What you should do:
Reproduce every one of the lines below word for word, omitting the pictures.

Spatial data with pictures
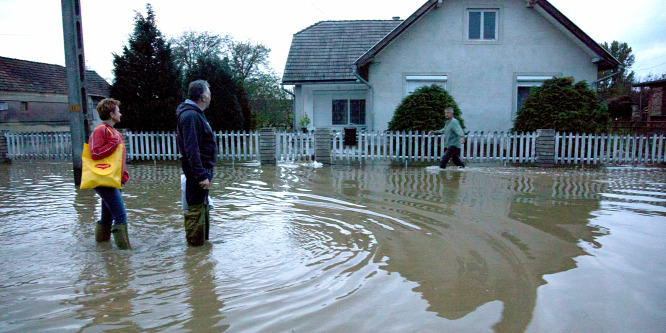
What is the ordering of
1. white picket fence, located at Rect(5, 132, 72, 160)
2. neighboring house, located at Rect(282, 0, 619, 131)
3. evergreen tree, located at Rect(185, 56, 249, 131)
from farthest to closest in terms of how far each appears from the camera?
evergreen tree, located at Rect(185, 56, 249, 131)
neighboring house, located at Rect(282, 0, 619, 131)
white picket fence, located at Rect(5, 132, 72, 160)

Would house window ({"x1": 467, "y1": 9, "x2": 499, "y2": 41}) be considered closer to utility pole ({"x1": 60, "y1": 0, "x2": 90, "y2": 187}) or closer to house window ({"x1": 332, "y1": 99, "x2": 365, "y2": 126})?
house window ({"x1": 332, "y1": 99, "x2": 365, "y2": 126})

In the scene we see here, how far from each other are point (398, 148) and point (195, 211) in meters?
9.97

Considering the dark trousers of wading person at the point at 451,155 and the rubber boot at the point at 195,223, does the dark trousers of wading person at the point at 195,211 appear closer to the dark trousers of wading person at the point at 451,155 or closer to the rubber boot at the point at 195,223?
the rubber boot at the point at 195,223

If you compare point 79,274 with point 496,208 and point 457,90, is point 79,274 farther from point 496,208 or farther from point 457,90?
point 457,90

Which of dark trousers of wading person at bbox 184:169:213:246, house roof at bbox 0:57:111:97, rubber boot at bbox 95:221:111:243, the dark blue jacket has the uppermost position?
house roof at bbox 0:57:111:97

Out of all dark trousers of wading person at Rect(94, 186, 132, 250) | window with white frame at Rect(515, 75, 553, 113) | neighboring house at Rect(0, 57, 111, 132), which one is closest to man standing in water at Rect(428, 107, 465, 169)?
window with white frame at Rect(515, 75, 553, 113)

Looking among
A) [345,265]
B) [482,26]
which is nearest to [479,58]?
→ [482,26]

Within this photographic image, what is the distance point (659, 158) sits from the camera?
13.7 m

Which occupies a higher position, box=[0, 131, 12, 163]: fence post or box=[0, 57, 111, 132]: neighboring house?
box=[0, 57, 111, 132]: neighboring house

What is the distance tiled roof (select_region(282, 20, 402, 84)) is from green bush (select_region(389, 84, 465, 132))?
4.66 meters

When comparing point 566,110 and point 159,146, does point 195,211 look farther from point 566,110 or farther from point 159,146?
point 566,110

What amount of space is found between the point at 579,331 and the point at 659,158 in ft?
43.9

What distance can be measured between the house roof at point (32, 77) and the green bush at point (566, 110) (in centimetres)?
2170

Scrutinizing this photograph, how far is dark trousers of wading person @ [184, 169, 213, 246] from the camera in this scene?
4645mm
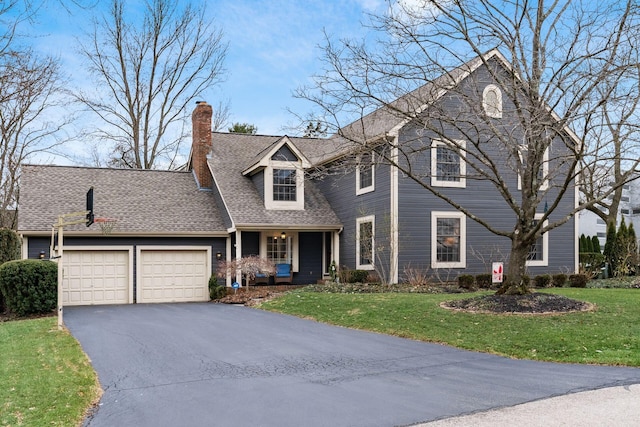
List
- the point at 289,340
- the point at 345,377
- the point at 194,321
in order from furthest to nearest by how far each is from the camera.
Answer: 1. the point at 194,321
2. the point at 289,340
3. the point at 345,377

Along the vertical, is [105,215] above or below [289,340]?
above

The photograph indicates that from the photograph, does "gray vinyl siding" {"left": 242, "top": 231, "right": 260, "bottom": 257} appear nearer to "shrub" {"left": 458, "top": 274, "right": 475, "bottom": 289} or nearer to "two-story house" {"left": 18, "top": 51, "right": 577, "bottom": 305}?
"two-story house" {"left": 18, "top": 51, "right": 577, "bottom": 305}

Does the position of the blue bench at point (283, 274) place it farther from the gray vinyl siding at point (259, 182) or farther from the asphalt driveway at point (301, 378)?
the asphalt driveway at point (301, 378)

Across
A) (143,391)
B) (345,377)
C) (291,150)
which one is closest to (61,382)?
(143,391)

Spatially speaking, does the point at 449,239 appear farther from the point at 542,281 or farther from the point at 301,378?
Result: the point at 301,378

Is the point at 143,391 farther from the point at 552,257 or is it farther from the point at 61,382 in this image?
the point at 552,257

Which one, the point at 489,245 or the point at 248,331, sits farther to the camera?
the point at 489,245

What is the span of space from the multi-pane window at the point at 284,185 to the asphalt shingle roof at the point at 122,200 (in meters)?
2.44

Problem solution:
What is the ordering of
1. white picket fence, located at Rect(5, 132, 72, 160)
2. neighboring house, located at Rect(282, 0, 619, 131)
3. evergreen tree, located at Rect(185, 56, 249, 131)
from farthest to closest in terms of how far each appears from the camera?
evergreen tree, located at Rect(185, 56, 249, 131)
neighboring house, located at Rect(282, 0, 619, 131)
white picket fence, located at Rect(5, 132, 72, 160)

Would house window ({"x1": 467, "y1": 9, "x2": 499, "y2": 41}) be considered closer to utility pole ({"x1": 60, "y1": 0, "x2": 90, "y2": 187}) or closer to house window ({"x1": 332, "y1": 99, "x2": 365, "y2": 126})?
house window ({"x1": 332, "y1": 99, "x2": 365, "y2": 126})

In the scene we see here, how far from each other are point (398, 148) and point (195, 211) in meters?
9.97

Considering the dark trousers of wading person at the point at 451,155 and the rubber boot at the point at 195,223, does the dark trousers of wading person at the point at 195,211 appear closer to the dark trousers of wading person at the point at 451,155 or closer to the rubber boot at the point at 195,223?
the rubber boot at the point at 195,223

If you compare point 79,274 with point 496,208 and point 457,90, is point 79,274 farther from point 496,208 or farther from point 457,90?
point 457,90

Which of dark trousers of wading person at bbox 184:169:213:246, house roof at bbox 0:57:111:97, rubber boot at bbox 95:221:111:243, the dark blue jacket has the uppermost position?
house roof at bbox 0:57:111:97

Out of all dark trousers of wading person at Rect(94, 186, 132, 250) | window with white frame at Rect(515, 75, 553, 113) | neighboring house at Rect(0, 57, 111, 132), which one is closest to man standing in water at Rect(428, 107, 465, 169)?
window with white frame at Rect(515, 75, 553, 113)

Looking among
A) [345,265]
B) [482,26]
which is nearest to [479,58]?
→ [482,26]

Within this photographic image, what is the distance point (659, 158) sits from the camera?
13.7 m

Which occupies a higher position, box=[0, 131, 12, 163]: fence post or box=[0, 57, 111, 132]: neighboring house?
box=[0, 57, 111, 132]: neighboring house

What is the distance tiled roof (select_region(282, 20, 402, 84)) is from green bush (select_region(389, 84, 465, 132))?
4.66 meters

When comparing point 566,110 and point 159,146, does point 195,211 look farther from point 566,110 or farther from point 159,146?
point 566,110

What amount of space is found between the point at 579,331 and the point at 659,158 in ft?
43.9

What distance can be measured between the house roof at point (32, 77) and the green bush at point (566, 110) (in centimetres)?
2170

Scrutinizing this photograph, how far is dark trousers of wading person @ [184, 169, 213, 246] from the camera in this scene?
4645mm
List
- the point at 289,340
- the point at 345,377
- the point at 194,321
in order from furthest to nearest by how far each is from the camera.
Answer: 1. the point at 194,321
2. the point at 289,340
3. the point at 345,377

Along the vertical, is [105,215] above or below [289,340]?
above

The photograph indicates that from the photograph, does "gray vinyl siding" {"left": 242, "top": 231, "right": 260, "bottom": 257} appear nearer to "shrub" {"left": 458, "top": 274, "right": 475, "bottom": 289} or nearer to "two-story house" {"left": 18, "top": 51, "right": 577, "bottom": 305}?
"two-story house" {"left": 18, "top": 51, "right": 577, "bottom": 305}

Does the position of the blue bench at point (283, 274) place it farther from the gray vinyl siding at point (259, 182) or farther from the asphalt driveway at point (301, 378)?
the asphalt driveway at point (301, 378)

Across
A) (143,391)
B) (345,377)
C) (291,150)
which one is closest to (61,382)?
(143,391)

Spatially speaking, does the point at 449,239 appear farther from the point at 542,281 or farther from the point at 301,378?
Result: the point at 301,378

Is the point at 143,391 farther from the point at 552,257 or is it farther from the point at 61,382 in this image?
the point at 552,257

Which one, the point at 489,245 or the point at 248,331, sits farther to the camera?
the point at 489,245

What is the span of space from the multi-pane window at the point at 284,185 to the asphalt shingle roof at the point at 122,200 (in meters)?
2.44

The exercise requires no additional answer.